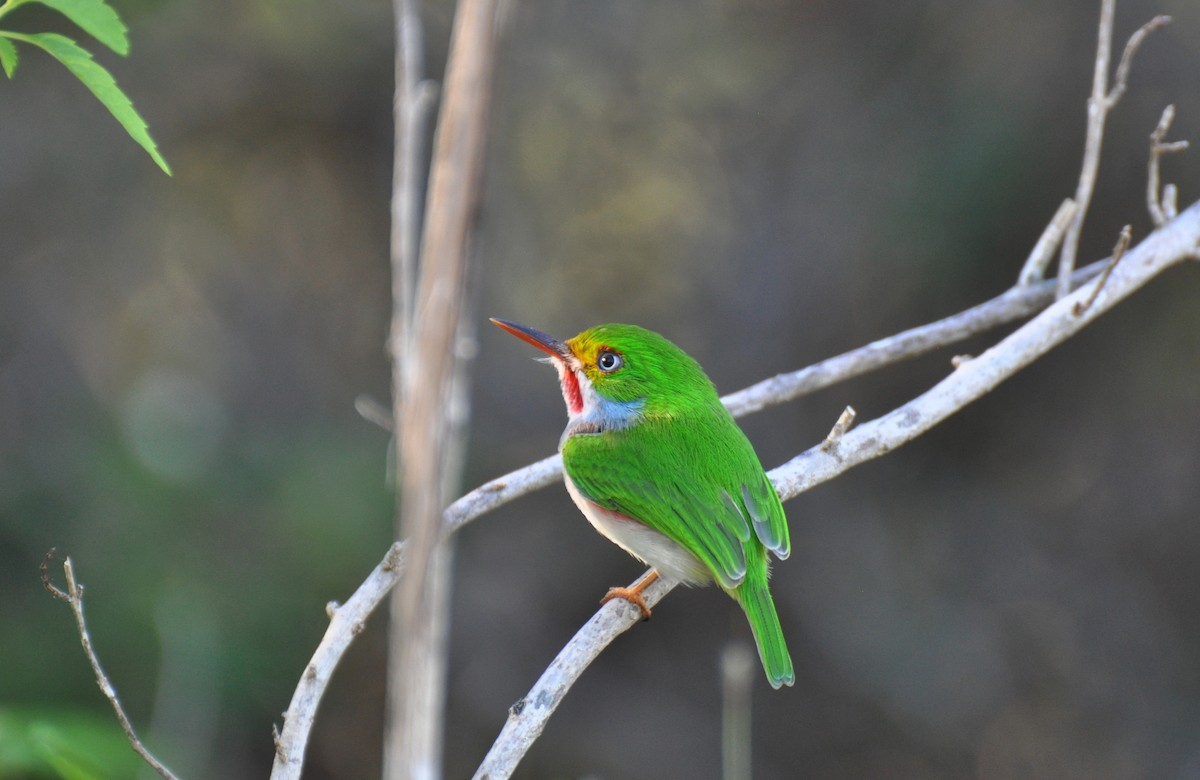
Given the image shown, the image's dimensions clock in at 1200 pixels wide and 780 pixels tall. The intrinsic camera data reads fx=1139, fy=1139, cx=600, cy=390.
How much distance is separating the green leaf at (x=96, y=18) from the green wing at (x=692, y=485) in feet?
6.08

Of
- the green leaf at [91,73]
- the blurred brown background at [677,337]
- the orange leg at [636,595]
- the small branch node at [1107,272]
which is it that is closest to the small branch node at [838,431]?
the orange leg at [636,595]

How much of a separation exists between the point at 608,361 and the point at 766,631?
1004 millimetres

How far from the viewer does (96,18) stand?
5.99 ft

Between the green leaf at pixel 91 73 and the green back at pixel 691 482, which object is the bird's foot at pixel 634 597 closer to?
the green back at pixel 691 482

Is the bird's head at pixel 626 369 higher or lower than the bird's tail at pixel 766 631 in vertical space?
higher

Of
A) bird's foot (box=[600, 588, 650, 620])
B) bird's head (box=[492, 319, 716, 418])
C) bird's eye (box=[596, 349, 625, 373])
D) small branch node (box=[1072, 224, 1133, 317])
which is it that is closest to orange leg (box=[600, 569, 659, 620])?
bird's foot (box=[600, 588, 650, 620])

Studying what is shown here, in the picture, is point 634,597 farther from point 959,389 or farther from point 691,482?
point 959,389

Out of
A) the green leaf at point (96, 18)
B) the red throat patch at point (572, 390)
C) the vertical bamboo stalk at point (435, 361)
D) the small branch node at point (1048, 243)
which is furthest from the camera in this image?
the red throat patch at point (572, 390)

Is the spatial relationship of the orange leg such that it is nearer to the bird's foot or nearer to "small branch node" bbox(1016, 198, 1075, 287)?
the bird's foot

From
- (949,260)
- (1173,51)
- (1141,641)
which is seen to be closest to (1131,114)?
(1173,51)

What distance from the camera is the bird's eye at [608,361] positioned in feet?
11.9

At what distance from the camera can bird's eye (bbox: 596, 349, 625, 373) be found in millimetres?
3623

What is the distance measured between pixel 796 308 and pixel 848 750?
2.40 meters

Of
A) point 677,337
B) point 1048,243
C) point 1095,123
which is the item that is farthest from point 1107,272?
point 677,337
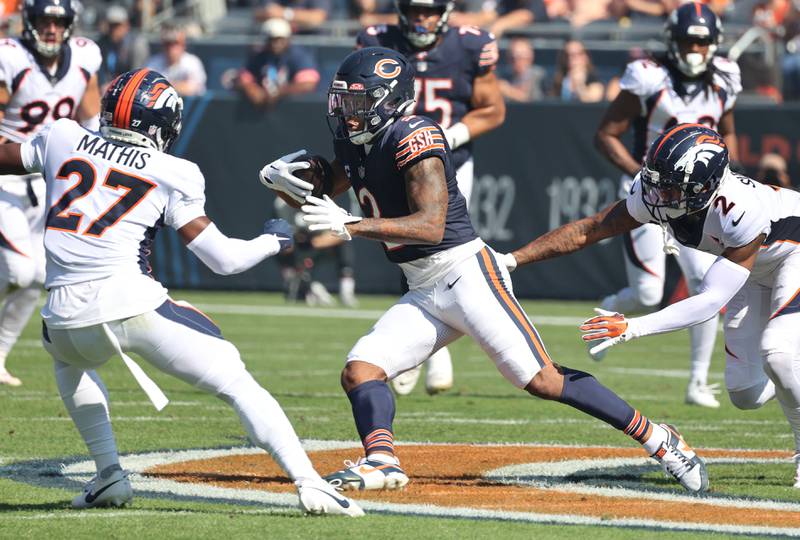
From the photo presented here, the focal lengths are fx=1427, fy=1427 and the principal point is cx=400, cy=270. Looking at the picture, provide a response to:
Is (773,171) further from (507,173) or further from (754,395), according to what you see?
(754,395)

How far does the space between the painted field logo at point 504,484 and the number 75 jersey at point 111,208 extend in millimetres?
972

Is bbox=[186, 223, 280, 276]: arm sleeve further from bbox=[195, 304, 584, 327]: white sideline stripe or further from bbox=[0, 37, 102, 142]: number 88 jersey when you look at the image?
bbox=[195, 304, 584, 327]: white sideline stripe

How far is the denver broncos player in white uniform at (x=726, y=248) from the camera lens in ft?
18.0

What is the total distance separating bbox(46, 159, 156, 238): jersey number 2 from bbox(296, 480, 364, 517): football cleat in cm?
111

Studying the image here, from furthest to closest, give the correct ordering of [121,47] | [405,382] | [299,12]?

□ □ □ □ □

PROBLEM REQUIREMENTS -> Please rewrite every item above, changing "feet" to "ft" and keeping everything else the same. Omit the pictures from your answer.

OUTPUT FOR THIS TASK ->
Given the image shown, the image's dimensions clock in at 1200 pixels wide and 780 pixels tall. The intrinsic camera data reads fx=1139, fy=1139, cx=600, cy=390.
How much distance is separating the green leaf at (x=96, y=18) from the green wing at (x=692, y=485) in ft?
6.08

Of
- the green leaf at [91,73]
- the blurred brown background at [677,337]
- the orange leg at [636,595]
- the small branch node at [1107,272]
which is it that is closest to the small branch node at [838,431]?
the orange leg at [636,595]

How much of a separation exists between the point at 608,361 and the point at 766,631?
1004 millimetres

How far from the viewer does (96,18) stand?
5.99 ft

Between the green leaf at pixel 91 73 and the green back at pixel 691 482, which object is the bird's foot at pixel 634 597 closer to?
the green back at pixel 691 482

Is the bird's head at pixel 626 369 higher or lower than the bird's tail at pixel 766 631 in vertical space?
higher

Of
A) bird's foot (box=[600, 588, 650, 620])
B) bird's head (box=[492, 319, 716, 418])
C) bird's eye (box=[596, 349, 625, 373])
D) small branch node (box=[1072, 224, 1133, 317])
which is it that is closest to orange leg (box=[600, 569, 659, 620])?
bird's foot (box=[600, 588, 650, 620])

Studying what is shown here, in the picture, is point 634,597 farther from point 959,389 or farther from point 691,482?
point 959,389

Out of
A) the green leaf at point (96, 18)
B) the red throat patch at point (572, 390)
C) the vertical bamboo stalk at point (435, 361)
D) the small branch node at point (1048, 243)
which is furthest from the camera in this image?
the red throat patch at point (572, 390)

Is the spatial relationship of the orange leg such that it is nearer to the bird's foot or nearer to "small branch node" bbox(1016, 198, 1075, 287)?
the bird's foot

From
- (949,260)
- (1173,51)
- (1141,641)
which is seen to be closest to (1131,114)?
(1173,51)

What distance from the camera is the bird's eye at [608,361] positioned in ft?
11.9

At what distance from the camera can bird's eye (bbox: 596, 349, 625, 373) be found in millimetres?
3623

What is the distance measured between pixel 796 308 and pixel 848 750?
2.40 meters

Of
A) point 677,337
B) point 1048,243
C) point 1095,123
which is the item that is farthest from point 1107,272?
point 677,337
From the photo presented here, the focal lengths are fx=1427, fy=1427 and the principal point is cx=400, cy=270. Looking at the picture, provide a response to:
Is (773,171) further from (507,173) or further from (754,395), according to what you see?
(754,395)

How far does the space between the painted field logo at point 504,484 and the number 75 jersey at point 111,208 extend in millimetres?
972

Is bbox=[186, 223, 280, 276]: arm sleeve further from bbox=[195, 304, 584, 327]: white sideline stripe or further from bbox=[0, 37, 102, 142]: number 88 jersey when you look at the image?
bbox=[195, 304, 584, 327]: white sideline stripe

How far is the denver broncos player in white uniform at (x=726, y=248) from the camera lens in ft?
18.0

What is the total distance separating bbox(46, 159, 156, 238): jersey number 2 from bbox(296, 480, 364, 517): football cleat in cm?
111

Studying the image here, from furthest to closest, give the correct ordering of [121,47] | [405,382] | [299,12]?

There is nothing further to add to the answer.